A return of the investment grade LBO
Headlines emerged in late 2019 that Walgreen’s Boots Alliance Inc. (WBA – Baa2/BBB) was exploring a deal to take the company private with KKR & Co. (KKR). While the merits of what would be the largest LBO in history came into question and the ability to place that much debt in the high yield market were argued, it highlighted the massive amounts of cash that private equity firms are currently sitting on. According to data provider Preqin, unspent cash allocated for North American buyouts has reached a record $771.5 billion. This is up 24% from year-end 2018 and stands at more than double the amount at year-end 2014.
With all this cash on the sidelines, the WBA headlines suggest that private equity firms may start thinking outside the box when looking for takeover targets. Given lofty equity valuations, private equity firms may be forced to become more aggressive in their takeovers, looking at larger deals while considering higher leverage levels. According to LCD, the amount of deals getting done where leverage is 6.0x or higher has been on a steady rise since 2009.

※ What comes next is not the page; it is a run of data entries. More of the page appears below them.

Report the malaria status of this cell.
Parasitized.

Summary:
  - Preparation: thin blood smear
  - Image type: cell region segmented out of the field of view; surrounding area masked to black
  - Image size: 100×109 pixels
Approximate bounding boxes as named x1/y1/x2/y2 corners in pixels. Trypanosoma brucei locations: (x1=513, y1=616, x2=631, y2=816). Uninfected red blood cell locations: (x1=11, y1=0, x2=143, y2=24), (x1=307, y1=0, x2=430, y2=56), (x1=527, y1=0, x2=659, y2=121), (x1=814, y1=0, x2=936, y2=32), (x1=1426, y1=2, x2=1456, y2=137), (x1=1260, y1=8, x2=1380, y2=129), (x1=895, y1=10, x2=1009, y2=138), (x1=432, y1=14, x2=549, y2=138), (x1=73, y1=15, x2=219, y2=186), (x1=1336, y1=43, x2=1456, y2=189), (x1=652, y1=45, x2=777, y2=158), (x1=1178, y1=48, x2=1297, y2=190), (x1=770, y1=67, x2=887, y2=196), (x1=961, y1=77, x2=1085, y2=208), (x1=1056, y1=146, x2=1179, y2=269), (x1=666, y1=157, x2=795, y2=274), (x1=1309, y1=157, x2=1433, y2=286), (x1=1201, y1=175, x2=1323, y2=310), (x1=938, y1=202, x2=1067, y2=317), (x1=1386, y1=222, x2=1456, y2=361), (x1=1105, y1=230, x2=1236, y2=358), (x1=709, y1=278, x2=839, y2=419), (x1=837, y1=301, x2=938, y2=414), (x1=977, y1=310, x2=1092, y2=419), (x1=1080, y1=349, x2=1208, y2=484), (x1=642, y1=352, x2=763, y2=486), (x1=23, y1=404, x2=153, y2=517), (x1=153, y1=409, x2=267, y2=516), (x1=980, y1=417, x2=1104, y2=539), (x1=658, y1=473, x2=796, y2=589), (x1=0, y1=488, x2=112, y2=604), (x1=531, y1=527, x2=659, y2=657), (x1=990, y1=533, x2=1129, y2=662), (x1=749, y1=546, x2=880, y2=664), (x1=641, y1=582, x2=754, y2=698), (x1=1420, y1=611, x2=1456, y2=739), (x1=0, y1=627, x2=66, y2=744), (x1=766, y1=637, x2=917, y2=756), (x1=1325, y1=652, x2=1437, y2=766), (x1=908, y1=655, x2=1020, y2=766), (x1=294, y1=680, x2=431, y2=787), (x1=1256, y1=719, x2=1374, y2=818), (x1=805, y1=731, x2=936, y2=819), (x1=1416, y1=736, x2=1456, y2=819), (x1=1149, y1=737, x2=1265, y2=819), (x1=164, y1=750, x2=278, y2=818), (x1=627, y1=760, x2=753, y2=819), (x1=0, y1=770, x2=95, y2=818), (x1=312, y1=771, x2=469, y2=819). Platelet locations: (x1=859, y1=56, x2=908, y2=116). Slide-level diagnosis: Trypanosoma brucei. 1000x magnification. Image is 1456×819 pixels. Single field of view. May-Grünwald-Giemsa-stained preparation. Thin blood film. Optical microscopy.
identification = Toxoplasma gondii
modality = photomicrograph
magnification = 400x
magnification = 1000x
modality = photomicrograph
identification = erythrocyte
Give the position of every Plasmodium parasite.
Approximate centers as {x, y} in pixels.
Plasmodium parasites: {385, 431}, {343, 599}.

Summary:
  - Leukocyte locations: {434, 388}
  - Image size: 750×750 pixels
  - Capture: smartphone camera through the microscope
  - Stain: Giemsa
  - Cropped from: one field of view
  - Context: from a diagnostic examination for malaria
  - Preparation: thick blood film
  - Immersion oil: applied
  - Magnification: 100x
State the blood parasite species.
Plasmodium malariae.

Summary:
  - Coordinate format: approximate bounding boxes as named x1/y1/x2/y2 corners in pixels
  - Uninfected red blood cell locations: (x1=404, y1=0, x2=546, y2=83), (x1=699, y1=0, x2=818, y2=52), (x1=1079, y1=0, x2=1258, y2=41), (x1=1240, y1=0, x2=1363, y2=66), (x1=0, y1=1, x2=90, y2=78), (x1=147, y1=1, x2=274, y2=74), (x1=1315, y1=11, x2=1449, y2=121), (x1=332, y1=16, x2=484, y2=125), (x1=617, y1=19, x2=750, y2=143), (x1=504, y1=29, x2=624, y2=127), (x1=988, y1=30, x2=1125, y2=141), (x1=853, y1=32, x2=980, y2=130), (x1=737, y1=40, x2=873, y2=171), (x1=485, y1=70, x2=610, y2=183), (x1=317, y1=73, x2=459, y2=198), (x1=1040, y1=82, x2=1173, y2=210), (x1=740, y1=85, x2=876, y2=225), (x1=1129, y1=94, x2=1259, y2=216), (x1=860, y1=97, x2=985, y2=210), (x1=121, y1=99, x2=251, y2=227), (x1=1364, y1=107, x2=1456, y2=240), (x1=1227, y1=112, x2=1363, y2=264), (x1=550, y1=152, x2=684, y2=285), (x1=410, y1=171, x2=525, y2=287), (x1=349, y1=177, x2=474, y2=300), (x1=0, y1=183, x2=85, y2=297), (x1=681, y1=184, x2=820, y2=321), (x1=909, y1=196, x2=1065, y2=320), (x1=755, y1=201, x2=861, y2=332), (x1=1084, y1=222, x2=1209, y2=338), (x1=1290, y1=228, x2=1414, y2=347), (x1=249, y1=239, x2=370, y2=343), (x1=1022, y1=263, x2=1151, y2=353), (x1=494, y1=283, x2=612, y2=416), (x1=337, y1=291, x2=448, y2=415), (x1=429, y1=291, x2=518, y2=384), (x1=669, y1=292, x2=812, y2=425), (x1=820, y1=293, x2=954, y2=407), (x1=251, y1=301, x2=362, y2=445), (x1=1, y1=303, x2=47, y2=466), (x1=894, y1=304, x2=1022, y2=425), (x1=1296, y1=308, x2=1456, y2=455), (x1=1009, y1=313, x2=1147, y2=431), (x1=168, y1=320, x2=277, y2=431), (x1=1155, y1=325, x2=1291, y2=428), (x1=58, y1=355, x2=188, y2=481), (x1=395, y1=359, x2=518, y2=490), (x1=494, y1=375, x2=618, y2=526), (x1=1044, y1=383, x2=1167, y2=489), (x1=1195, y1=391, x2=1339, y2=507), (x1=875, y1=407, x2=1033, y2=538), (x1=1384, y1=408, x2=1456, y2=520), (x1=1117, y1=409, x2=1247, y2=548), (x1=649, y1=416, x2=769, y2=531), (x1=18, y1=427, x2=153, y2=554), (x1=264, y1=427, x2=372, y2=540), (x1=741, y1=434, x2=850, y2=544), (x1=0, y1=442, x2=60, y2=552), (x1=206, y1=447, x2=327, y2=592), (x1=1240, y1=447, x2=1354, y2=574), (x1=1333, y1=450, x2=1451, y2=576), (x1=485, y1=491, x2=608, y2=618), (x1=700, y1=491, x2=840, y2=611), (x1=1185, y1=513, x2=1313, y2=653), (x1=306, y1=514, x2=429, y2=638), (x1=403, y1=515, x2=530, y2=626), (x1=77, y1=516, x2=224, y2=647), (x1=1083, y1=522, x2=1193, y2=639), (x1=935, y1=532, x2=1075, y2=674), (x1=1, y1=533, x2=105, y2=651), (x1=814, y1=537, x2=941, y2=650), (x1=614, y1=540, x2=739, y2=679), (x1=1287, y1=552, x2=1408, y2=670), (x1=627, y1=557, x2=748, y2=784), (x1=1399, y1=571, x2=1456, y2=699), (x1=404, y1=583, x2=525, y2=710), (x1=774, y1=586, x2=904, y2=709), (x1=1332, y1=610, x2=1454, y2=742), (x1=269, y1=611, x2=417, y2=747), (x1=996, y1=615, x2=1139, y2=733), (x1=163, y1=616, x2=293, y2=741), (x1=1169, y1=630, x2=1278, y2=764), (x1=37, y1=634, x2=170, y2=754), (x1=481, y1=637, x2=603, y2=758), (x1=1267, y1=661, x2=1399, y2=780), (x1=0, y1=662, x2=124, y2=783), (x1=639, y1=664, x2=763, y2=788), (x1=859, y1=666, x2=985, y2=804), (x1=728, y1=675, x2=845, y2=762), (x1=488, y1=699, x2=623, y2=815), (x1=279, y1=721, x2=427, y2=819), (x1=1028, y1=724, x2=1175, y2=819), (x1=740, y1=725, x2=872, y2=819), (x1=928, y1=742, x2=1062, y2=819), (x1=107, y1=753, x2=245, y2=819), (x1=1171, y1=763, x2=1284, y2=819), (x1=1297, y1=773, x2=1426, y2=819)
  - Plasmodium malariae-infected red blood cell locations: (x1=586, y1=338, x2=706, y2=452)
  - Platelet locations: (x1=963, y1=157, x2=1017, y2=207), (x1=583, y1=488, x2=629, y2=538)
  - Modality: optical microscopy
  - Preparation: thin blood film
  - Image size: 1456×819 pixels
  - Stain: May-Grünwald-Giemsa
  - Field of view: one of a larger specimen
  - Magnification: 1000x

Source: LCD, a division of S&P Global Market Intelligence; FT
Secured financing becomes an attractive funding solution
After binging on LBO debt for the past 10 years and as the fear of downgrades rises, the credit in the levered loan and CLO markets has tightened lately, making it more difficult for private equity to finance LBOs. Increased borrowing costs and high equity valuations are translating to decreased return expectations. With the IG market still very much in demand, secured financing may be the answer to the funding problem. We have seen the use of secured financing by strategic buyers such as Charter and Dell in an effort to access cheaper financing in the IG market. Private equity buyers could replicate a similar funding strategy in an effort to get deals done and improve return expectations given the lower borrowing costs associated with accessing the IG market.
The underlying consensus
US investment grade spreads appear poised for a continued march tighter in 2020 as investors search for yield amidst a rise in global negative yields. Supply, while coming in slightly below 2018 levels, proved to be easily digested as 2019 progressed, bringing less frequent issuers to market. Investment grade investors seemed to shrug off headlines associated with the trade war in China, despite the likelihood of increased prices for consumers. Furthermore, a focus on deleveraging after a slew of M&A activity, particularly in the consumer and TMT sectors, helped investors to grow more comfortable buying higher levered ‘BBB’ risk. While the US election seems to be the biggest wild card with respect to 2020 and is likely to inject periods of volatility during the year, a return to M&A could put pressure on spreads and increase supply prospects and leverage.